Last week, Gov. Jerry Brown declared a state of emergency as California finds itself in a severe drought that may ultimately be the worst situation since record-keeping started more than 100 years ago. California residents are being asked to cut back 20% of their water use to help cope with the lack of water in state reservoirs. As a high-water-using industry, people are turning their eyes to restaurants to cut back on their water usage as well. This can prove challenging for a business that depends on as much water as foodservice establishments, but conservation has quickly become an essential concern for restaurant operators.
Restaurants can take a number of steps toward lessening water usage. Four simple, low-cost steps that are easy to implement include:
Ask your guest if they would like a glass of water: According to the National Restaurant Association (NRA), if the foodservice industry didn't automatically serve water to all customers, the industry would potentially save more than 25 million gallons of water annually. If water goes untouched, it is wasted. Only serving the guest water if they ask for it will result in less water wasted and fewer glasses to clean. Also, waiting for a water glass to be empty before refilling it will ensure less waste.

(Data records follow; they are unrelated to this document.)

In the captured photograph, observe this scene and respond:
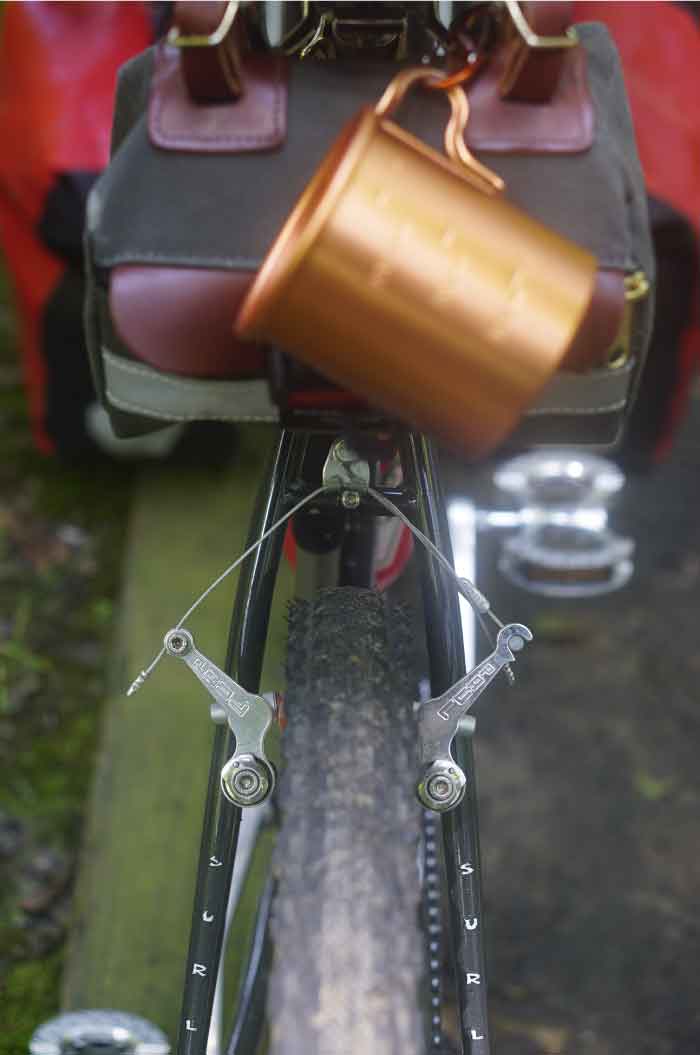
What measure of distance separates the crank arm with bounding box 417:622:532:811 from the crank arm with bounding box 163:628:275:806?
123 millimetres

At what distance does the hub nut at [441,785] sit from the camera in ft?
3.25

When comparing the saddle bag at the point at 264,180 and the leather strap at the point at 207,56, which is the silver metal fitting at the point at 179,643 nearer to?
the saddle bag at the point at 264,180

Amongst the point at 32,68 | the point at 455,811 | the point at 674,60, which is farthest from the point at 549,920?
the point at 32,68

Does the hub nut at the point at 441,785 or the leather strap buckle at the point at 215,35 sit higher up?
the leather strap buckle at the point at 215,35

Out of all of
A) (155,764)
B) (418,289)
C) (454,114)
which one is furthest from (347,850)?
(155,764)

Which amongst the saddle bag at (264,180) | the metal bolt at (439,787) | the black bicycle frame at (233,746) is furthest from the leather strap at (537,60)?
the metal bolt at (439,787)

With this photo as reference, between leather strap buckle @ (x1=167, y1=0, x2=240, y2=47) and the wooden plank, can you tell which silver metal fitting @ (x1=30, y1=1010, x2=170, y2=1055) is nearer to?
the wooden plank

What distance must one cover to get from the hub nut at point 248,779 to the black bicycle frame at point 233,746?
31 millimetres

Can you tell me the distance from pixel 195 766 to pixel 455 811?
95 cm

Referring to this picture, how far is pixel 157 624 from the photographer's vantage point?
2.14 metres

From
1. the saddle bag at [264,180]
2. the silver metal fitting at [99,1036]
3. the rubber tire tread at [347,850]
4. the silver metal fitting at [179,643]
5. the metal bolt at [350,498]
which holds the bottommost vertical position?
the silver metal fitting at [99,1036]

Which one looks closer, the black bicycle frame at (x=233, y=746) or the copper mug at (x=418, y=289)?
the copper mug at (x=418, y=289)

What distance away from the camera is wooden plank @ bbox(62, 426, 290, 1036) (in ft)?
5.40

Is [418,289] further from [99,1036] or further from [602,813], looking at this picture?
[602,813]
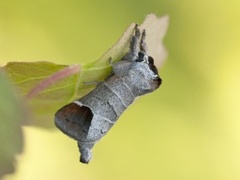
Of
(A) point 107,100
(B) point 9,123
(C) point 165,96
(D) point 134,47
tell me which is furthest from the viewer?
(C) point 165,96

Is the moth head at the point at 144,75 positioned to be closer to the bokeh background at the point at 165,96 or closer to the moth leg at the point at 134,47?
the moth leg at the point at 134,47

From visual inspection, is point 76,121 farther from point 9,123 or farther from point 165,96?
point 165,96

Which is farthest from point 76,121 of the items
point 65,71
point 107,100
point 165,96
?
point 165,96

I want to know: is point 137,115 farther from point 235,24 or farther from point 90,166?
point 235,24

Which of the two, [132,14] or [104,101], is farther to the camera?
[132,14]

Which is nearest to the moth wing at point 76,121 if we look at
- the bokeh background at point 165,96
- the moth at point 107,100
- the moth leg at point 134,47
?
the moth at point 107,100

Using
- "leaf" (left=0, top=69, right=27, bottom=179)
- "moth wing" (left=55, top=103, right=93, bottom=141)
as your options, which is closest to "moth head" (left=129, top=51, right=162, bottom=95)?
"moth wing" (left=55, top=103, right=93, bottom=141)

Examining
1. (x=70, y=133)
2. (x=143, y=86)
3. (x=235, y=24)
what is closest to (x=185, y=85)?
(x=235, y=24)
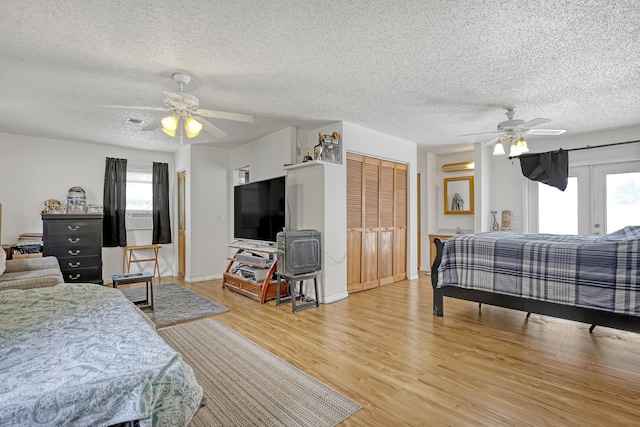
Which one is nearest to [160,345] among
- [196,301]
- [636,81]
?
[196,301]

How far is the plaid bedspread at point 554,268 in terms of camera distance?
2432mm

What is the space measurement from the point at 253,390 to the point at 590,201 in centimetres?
567

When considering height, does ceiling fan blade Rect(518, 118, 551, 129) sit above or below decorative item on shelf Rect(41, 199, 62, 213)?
above

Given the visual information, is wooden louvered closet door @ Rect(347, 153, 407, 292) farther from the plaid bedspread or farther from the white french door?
the white french door

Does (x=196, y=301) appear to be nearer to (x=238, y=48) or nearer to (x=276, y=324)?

Testing for leaking toilets and faucets: According to the U.S. Environmental Protection Agency, a leaky faucet that drips at the rate of one drip per second can waste more than 3,100 gallons per year. Installing low-flow aerators on restaurant faucets also will help lower the amount of water that is wasted. Doing so can reduce the amount of water used by as much as 60%.
Recycling dishwasher water and limiting usage: One of the largest uses of water in a restaurant is dishwashing. Many restaurants have installed scraping systems that recycle water out of the dishwasher to pre-clean dishes, resulting in less spray rinsing and wasted water. Running the dishwasher only when it is completely full is a simple way to cut back on water usage.
Cutting down on running water: Cutting down on running water to thaw frozen items or washing vegetables can cause a restaurant to use as much as 90,000 gallons of water annually. Thawing items in the refrigerator and washing vegetables in a wash basin instead of running water are two ways to help drastically cut this number down.
Taking action to limit water usage now will help in the long run, as its unclear how long and how pervasive the drought will become. The California Restaurant Association (CRA) will continue to develop more resources and information about the drought as it becomes available.